■ **SOURCE PASSAGE**:
---*---

Sambre – a shocking case
This French TV drama shows how police apathy allowed a serial predator to terrorise women living along the Sambre river for decades
How does a factory worker get away with a devastating series of sexual attacks for 30 years?
In an area with a relatively low population?
Would he have to be a criminal mastermind, with a fiendish ability to outwit all the agencies of law enforcement? Would he need to have extraordinary luck to evade the best minds in the police time and again? And again?
No, it turns out he would only need toxic levels of indifference from the local cops and politicians to wreck the lives of many local women with near impunity.
I’ve just watched a powerful, engrossing French drama on BBC iPlayer (in the UK) – Sambre – Anatomy of a Crime. It’s a fictionalised depiction of a scandalous one-man crime spree that took place between 1988 and 2018.
A predator in plain sight
More than 50 women and minors were sexually assaulted by one man during these years. He was not a sinister recluse living along, but a well-known and garrulous member of the community.
He was a buddy of local police officers, he coached the kids’ football team.
This six-part drama is sombre, each episode telling the story of one crucial figure in the unfolding tragedy – a victim, judge, mayor, scientist, detective and, finally, the perpetrator.
Here he is Enzo Salina, a fictionalised version of real attacker Dino Scala, convicted in 2022 for multiple sexual assaults.
Many factors have been attributed to explaining the catastrophic failure to catch Scala – lack of coordination between jurisdictions along the Sambre river in northern France and Belgium, where he operated; blindness of police in recognising patterns in the attacks and failure to link them; delays in utilising DNA evidence; unwillingness to believe witness testimony from victims.
But the drama focuses very much on the institutional indifference to taking the crimes seriously.
A victim is asked if she actually wants to report her attack
In episode one, a senior cop explains to a new recruit that their sleepy town is a cushy job for police, with just the odd barroom brawl to sort out. When victims turn up to report their ordeal at the hands of the rapist, the cops struggle to even go through the motions of recording the crime properly.

---*---

■ **DATASET RECORDS**:
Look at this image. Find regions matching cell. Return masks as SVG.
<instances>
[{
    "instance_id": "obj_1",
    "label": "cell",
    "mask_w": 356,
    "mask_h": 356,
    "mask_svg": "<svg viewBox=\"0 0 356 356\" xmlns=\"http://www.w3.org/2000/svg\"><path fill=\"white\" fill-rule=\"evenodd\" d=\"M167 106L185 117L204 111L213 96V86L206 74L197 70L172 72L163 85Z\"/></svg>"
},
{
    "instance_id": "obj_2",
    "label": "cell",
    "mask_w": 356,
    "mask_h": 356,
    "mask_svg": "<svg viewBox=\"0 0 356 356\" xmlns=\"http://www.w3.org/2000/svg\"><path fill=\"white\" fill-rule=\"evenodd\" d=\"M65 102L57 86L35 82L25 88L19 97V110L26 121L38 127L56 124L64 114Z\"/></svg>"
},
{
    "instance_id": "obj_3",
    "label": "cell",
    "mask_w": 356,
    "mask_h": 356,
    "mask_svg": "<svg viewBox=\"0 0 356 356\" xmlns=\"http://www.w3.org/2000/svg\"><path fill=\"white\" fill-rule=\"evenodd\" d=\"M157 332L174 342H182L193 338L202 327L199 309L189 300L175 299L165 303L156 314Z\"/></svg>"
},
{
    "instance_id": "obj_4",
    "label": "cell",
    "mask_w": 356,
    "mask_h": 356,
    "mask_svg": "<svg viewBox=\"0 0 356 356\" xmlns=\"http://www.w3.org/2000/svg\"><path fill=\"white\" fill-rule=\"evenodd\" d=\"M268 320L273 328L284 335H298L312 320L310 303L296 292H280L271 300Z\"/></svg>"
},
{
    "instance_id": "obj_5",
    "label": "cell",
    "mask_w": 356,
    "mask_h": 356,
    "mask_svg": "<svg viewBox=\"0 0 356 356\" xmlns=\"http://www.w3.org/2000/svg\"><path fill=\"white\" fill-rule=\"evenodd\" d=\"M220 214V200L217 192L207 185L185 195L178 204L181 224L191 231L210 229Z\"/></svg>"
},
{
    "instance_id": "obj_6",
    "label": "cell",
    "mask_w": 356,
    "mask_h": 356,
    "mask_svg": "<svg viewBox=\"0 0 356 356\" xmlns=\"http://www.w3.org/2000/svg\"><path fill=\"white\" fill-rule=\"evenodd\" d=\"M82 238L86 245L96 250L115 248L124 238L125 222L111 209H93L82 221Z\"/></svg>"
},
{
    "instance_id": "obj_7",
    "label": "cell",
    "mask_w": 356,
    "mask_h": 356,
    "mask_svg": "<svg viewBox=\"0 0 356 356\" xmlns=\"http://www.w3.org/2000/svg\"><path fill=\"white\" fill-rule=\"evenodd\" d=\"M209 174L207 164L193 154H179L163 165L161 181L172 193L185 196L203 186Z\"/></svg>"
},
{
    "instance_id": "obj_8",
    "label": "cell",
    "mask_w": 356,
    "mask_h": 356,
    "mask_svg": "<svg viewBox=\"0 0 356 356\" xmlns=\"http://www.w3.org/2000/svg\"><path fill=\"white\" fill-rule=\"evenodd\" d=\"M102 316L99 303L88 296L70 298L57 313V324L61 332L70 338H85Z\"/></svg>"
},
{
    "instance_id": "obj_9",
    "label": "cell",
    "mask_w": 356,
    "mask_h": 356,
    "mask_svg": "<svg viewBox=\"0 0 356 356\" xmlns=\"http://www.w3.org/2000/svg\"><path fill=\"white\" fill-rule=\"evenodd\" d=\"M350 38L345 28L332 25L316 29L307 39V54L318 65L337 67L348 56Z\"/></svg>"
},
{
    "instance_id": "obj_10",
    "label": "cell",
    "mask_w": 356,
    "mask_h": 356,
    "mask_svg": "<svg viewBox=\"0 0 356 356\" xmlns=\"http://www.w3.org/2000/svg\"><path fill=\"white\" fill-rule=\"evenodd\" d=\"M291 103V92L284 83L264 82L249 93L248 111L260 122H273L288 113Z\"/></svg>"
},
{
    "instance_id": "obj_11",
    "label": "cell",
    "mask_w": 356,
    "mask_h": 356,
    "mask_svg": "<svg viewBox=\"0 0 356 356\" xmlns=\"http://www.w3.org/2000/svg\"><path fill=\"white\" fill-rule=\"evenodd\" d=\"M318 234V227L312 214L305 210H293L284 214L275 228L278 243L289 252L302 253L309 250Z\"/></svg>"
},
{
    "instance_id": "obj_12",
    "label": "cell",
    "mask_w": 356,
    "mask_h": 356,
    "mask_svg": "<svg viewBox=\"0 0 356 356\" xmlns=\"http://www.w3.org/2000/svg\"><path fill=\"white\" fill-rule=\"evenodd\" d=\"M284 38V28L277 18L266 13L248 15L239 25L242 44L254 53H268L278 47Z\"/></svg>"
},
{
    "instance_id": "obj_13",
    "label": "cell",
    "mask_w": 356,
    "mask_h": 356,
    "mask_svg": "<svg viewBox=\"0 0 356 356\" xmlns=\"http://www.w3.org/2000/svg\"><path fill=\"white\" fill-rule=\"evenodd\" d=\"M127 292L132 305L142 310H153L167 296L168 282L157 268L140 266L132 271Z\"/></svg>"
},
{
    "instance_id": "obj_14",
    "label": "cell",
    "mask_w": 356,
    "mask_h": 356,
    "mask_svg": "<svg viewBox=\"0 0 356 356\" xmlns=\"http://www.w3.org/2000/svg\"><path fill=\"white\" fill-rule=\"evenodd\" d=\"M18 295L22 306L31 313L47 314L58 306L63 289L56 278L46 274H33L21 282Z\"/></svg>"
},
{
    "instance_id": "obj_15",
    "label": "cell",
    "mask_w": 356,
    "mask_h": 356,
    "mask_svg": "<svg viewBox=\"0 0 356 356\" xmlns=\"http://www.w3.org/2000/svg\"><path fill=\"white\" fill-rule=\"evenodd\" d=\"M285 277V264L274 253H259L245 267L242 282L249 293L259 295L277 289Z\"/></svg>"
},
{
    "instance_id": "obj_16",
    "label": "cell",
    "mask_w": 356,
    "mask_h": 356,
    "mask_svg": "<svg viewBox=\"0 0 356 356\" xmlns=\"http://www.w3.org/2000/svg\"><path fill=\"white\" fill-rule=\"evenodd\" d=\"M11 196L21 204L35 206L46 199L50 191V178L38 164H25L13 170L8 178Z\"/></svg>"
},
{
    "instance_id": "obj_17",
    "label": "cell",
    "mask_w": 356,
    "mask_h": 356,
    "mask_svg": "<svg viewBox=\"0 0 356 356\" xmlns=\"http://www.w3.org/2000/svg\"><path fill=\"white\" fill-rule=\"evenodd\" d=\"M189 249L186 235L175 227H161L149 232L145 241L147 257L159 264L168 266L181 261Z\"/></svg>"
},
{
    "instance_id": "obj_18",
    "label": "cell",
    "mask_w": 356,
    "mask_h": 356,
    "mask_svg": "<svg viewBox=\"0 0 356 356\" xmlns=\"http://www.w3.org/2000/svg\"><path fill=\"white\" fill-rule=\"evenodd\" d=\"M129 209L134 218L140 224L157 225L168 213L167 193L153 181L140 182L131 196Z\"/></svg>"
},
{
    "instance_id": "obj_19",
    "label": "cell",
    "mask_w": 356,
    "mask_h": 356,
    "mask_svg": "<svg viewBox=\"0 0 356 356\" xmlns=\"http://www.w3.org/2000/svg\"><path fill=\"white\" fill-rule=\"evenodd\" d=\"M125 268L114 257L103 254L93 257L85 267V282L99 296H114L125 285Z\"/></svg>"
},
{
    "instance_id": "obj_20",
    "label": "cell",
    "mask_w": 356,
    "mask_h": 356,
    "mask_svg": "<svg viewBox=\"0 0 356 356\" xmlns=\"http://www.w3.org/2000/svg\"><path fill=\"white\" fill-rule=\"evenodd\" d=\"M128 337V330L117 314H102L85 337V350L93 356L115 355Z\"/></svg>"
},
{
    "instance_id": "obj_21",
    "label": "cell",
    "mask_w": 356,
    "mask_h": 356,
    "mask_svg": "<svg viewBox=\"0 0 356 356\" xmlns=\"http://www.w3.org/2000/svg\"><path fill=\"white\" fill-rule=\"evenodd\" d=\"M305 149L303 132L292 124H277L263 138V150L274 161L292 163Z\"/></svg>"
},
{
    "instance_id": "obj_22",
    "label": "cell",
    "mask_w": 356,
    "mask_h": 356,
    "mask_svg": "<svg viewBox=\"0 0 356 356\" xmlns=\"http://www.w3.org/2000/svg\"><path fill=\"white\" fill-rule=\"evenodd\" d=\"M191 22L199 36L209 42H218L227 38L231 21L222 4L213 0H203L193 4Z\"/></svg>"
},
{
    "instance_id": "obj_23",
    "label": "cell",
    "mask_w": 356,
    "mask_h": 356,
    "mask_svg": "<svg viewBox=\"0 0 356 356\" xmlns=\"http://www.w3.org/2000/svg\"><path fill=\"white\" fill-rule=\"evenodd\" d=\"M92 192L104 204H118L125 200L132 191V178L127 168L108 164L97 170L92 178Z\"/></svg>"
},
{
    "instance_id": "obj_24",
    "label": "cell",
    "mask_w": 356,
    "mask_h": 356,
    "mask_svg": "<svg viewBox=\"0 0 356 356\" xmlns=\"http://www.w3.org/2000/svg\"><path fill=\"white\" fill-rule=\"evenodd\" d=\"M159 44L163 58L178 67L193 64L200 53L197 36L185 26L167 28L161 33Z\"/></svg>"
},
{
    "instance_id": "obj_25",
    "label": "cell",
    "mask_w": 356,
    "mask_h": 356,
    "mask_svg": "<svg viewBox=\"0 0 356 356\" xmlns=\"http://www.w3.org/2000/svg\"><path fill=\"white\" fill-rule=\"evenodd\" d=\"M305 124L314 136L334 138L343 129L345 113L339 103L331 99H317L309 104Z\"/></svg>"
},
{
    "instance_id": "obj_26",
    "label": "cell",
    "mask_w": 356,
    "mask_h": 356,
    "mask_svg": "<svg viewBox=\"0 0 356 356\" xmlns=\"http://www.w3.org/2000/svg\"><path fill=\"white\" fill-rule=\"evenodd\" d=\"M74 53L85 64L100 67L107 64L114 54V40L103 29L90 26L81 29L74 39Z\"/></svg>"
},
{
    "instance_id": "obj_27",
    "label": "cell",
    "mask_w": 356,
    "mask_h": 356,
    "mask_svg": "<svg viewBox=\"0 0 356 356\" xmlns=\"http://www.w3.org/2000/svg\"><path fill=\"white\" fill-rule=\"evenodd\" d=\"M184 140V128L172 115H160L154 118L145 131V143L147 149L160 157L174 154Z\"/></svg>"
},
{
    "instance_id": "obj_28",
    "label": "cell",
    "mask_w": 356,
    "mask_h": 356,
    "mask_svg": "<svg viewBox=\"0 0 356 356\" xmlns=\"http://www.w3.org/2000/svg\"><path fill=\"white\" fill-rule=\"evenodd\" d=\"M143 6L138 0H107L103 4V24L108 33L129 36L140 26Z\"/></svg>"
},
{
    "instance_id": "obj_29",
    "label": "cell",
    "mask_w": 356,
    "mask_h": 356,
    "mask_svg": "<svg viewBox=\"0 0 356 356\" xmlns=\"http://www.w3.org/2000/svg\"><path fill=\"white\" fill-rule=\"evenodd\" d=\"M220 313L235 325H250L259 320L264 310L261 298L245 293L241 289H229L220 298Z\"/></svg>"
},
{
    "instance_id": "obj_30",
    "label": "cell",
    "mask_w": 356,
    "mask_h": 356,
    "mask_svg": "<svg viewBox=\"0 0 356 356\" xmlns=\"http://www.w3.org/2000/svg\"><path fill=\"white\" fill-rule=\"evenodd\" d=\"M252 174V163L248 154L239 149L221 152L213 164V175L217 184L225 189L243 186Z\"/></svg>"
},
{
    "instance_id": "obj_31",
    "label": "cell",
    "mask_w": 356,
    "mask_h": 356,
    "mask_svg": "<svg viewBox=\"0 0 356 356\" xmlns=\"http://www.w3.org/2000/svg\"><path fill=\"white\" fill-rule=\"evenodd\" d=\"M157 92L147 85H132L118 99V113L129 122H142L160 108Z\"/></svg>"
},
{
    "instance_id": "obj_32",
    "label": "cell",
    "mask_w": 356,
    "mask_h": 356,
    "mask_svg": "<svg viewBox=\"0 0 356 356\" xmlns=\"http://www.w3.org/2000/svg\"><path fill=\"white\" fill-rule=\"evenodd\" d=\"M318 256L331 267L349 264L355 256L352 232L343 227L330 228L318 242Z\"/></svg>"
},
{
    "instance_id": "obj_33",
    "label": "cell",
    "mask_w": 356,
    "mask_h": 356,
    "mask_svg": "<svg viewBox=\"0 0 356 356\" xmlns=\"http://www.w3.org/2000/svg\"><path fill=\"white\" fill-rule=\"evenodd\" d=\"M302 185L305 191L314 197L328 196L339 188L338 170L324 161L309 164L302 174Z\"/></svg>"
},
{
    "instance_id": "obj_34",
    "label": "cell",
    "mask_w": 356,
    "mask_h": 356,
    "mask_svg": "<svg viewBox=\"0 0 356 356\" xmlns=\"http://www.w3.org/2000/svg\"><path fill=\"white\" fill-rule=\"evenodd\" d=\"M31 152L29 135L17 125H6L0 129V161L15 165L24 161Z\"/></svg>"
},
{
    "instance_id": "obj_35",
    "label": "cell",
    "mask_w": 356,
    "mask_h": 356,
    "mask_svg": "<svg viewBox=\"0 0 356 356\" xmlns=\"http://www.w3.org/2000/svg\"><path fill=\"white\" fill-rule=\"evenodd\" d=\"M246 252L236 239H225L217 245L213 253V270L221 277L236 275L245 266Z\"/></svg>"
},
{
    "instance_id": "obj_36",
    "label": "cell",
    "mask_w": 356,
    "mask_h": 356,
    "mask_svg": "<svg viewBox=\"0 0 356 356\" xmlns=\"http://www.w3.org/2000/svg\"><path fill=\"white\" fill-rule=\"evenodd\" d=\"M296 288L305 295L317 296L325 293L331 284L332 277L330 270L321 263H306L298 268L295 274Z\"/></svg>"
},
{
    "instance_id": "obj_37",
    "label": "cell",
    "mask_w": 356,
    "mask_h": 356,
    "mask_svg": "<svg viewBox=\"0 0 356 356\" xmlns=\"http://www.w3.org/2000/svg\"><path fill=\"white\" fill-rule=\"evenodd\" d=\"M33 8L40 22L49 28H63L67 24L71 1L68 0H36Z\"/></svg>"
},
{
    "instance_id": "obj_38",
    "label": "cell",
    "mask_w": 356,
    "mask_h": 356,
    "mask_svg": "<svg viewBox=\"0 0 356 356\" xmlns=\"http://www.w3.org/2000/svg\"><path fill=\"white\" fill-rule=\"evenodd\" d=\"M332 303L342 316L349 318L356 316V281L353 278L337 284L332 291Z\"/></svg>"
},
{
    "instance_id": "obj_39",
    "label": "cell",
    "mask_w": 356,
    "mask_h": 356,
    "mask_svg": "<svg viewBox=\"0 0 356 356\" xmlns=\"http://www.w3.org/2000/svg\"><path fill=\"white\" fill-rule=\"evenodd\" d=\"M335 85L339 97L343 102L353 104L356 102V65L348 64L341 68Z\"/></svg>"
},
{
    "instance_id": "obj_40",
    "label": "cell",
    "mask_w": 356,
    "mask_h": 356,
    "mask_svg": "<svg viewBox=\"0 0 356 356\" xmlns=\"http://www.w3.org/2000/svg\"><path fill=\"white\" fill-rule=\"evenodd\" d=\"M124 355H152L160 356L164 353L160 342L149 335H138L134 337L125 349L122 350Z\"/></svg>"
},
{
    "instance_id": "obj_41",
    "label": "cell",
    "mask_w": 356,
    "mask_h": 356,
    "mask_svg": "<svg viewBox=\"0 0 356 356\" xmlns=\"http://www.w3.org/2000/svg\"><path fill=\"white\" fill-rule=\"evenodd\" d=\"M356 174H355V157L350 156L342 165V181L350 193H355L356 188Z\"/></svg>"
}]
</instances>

---*---

■ **WHAT IS EXPECTED**:
Could you reproduce the Sambre piece between "Sambre – a shocking" and "with near impunity.", inclusive, changing "factory worker" to "mill hand"? This data has no connection to the Sambre piece.

■ **OUTPUT OF THE EXERCISE**:
Sambre – a shocking case
This French TV drama shows how police apathy allowed a serial predator to terrorise women living along the Sambre river for decades
How does a mill hand get away with a devastating series of sexual attacks for 30 years?
In an area with a relatively low population?
Would he have to be a criminal mastermind, with a fiendish ability to outwit all the agencies of law enforcement? Would he need to have extraordinary luck to evade the best minds in the police time and again? And again?
No, it turns out he would only need toxic levels of indifference from the local cops and politicians to wreck the lives of many local women with near impunity.